The built-in notebook server on the master node is not suitable because its Spark will claim all the resources and the pipeline will not be able to run.

If you are using VSCode, you can open the notebook directly in VSCode and set the python interpreter to the system python.
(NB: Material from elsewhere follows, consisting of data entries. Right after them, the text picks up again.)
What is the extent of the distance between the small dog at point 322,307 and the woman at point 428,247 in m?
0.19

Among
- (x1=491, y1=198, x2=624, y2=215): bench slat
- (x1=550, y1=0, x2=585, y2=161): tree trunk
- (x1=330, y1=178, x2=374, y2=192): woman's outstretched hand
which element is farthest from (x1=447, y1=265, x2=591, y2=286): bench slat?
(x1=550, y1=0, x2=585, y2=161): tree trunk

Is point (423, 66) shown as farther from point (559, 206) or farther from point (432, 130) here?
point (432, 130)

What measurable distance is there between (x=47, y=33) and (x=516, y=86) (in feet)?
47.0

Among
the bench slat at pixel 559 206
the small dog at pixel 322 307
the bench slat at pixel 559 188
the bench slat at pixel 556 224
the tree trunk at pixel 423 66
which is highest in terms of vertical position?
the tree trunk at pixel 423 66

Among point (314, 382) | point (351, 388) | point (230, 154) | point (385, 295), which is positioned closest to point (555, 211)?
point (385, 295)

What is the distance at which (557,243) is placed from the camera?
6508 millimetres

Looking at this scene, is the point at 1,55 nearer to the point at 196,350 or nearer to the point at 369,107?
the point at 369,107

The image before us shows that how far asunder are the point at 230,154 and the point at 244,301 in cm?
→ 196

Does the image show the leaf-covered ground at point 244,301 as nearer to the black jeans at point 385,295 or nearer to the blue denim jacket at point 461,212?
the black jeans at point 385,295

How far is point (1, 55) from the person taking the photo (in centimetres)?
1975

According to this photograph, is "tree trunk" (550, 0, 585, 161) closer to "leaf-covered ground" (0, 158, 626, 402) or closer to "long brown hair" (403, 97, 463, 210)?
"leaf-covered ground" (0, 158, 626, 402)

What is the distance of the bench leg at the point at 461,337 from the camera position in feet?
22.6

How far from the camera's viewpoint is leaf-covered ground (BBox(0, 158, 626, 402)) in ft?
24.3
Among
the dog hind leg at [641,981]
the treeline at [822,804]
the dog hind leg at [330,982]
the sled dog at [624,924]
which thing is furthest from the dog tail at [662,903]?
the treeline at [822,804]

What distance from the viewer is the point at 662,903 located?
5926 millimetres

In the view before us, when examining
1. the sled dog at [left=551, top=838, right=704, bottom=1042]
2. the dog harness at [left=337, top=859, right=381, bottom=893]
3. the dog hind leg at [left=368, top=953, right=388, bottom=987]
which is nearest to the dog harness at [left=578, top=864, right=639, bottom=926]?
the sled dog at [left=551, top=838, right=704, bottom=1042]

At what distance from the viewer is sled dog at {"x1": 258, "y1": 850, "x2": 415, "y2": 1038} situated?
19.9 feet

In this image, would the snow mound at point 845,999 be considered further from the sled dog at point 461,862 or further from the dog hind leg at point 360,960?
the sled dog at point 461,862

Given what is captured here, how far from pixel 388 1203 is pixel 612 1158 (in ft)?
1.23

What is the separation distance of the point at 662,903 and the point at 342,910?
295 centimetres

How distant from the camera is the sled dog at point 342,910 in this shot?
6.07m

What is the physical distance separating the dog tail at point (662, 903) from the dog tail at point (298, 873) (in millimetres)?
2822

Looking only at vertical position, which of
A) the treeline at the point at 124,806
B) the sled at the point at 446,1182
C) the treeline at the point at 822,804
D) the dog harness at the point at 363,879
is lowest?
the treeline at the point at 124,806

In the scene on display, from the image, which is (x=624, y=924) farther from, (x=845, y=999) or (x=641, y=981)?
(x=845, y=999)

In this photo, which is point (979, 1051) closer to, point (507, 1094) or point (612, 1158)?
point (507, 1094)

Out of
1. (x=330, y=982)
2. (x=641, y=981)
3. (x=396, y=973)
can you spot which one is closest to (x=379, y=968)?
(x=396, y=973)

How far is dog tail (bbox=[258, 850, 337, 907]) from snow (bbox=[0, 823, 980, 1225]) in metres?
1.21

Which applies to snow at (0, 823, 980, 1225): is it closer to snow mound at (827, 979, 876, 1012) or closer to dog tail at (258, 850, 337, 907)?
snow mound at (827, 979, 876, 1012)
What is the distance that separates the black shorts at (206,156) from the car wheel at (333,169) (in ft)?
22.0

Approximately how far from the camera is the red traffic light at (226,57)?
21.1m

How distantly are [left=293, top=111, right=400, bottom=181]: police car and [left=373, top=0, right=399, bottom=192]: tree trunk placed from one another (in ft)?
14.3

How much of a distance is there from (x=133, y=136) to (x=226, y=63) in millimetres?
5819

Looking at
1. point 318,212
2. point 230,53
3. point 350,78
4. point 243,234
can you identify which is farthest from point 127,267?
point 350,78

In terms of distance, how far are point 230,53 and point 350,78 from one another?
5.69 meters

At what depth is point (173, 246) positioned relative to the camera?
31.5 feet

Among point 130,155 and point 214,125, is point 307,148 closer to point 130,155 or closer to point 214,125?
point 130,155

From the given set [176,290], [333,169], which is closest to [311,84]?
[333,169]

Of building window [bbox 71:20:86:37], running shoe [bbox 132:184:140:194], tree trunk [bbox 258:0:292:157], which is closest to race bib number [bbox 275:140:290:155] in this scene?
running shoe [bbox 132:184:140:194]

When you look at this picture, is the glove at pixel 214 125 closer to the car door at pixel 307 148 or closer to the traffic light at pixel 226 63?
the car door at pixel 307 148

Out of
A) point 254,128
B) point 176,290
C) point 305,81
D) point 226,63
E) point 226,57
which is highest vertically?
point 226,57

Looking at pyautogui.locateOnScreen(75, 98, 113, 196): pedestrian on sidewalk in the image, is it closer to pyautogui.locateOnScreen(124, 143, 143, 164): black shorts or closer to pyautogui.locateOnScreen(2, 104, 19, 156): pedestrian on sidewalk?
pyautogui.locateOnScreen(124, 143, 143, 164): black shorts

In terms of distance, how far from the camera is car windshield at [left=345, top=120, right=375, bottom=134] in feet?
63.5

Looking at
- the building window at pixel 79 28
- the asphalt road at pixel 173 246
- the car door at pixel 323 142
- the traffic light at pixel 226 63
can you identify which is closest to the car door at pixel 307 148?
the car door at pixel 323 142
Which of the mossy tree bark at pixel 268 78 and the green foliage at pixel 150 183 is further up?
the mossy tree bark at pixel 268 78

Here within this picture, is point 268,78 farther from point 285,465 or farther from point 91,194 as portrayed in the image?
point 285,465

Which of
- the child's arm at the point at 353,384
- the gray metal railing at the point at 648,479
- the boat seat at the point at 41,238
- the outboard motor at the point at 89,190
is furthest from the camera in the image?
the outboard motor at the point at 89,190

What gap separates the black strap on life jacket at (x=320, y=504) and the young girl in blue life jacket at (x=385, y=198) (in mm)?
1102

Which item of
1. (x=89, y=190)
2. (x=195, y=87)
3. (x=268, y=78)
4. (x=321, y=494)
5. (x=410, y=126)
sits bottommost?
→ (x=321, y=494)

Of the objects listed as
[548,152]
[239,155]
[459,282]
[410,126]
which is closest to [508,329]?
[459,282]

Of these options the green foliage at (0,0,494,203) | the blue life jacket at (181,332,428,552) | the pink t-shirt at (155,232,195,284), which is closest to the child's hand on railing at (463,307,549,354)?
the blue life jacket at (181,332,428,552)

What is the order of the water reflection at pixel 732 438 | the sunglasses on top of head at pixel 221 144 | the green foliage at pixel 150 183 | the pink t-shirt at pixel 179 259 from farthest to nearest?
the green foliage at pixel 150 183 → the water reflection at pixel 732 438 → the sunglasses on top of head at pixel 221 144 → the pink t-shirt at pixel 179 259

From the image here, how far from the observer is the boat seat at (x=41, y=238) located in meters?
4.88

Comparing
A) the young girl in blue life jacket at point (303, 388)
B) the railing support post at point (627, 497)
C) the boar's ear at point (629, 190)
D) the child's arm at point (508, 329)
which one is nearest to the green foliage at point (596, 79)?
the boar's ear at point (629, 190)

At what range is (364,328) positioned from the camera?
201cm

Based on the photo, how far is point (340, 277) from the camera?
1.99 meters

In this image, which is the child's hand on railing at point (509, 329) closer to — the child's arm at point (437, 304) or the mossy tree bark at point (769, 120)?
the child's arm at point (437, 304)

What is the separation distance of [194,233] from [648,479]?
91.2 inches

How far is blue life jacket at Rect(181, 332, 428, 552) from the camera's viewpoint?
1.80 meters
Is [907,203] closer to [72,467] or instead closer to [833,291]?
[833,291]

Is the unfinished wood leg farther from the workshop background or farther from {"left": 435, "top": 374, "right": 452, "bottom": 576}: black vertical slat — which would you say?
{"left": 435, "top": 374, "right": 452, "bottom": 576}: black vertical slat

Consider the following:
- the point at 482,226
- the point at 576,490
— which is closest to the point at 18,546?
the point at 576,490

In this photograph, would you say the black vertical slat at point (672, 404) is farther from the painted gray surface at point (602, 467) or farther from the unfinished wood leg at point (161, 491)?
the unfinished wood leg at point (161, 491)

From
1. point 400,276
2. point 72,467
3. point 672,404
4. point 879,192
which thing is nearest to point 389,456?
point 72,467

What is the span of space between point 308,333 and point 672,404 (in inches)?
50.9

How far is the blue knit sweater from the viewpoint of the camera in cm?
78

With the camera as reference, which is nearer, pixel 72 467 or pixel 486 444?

3. Follow the instructions in the notebook to run the pipeline.
Note that the variable `jupyter_notebook_on_cluster` needs to be set to `True` in the notebook.


In [2]:
# Set this to `True` if you want to execute this jupyter notebook on the cluster head node.
jupyter_notebook_on_cluster = False

In [3]:
# Set up logging
import logging

logging.basicConfig(level=logging.INFO, format="%(asctime)s - %(levelname)s - %(message)s")
logger = logging.getLogger(__name__)

In [4]:
# The small function to run command either via SSH (for local run)
# or directly (when the notebook is on cluster)
def run_cmd(cmd):
    if jupyter_notebook_on_cluster:
        !{cmd}
    else:
        !ssh -o StrictHostKeyChecking=no wes "{cmd}"

In [5]:
# Function that runs a series of scripts
def run_step_scripts(step_folder, scripts):
    for script, prefix in scripts.items():
        print("=" * 120 + "\n")
        logger.info(f"Running {script}")
        cmd = f"cd {path_to_wes} && ./scripts/hlrun_local --prefix={prefix} {step_folder}/{script}"
        run_cmd(cmd)

### Specify the path to the wes-qc directory

All WES-QC repo should be located on the cluster head node).
Make sure the config/inputs.yaml symlinks to the correct dataset config.

In [7]:
path_to_wes = "/lustre/scratch126/teams/hgi/gz3/wes_qc_pycharm"

### Check Hail is working on the cluster

In [8]:
python = "/home/ubuntu/venv/bin/python"
cmd = (
    f'cd {path_to_wes}; {python} -c \\"import hail as hl; hl.init()\\" '
    if not jupyter_notebook_on_cluster
    else f'cd {path_to_wes}; {python} -c "import hail as hl; hl.init()" '
)
run_cmd(cmd)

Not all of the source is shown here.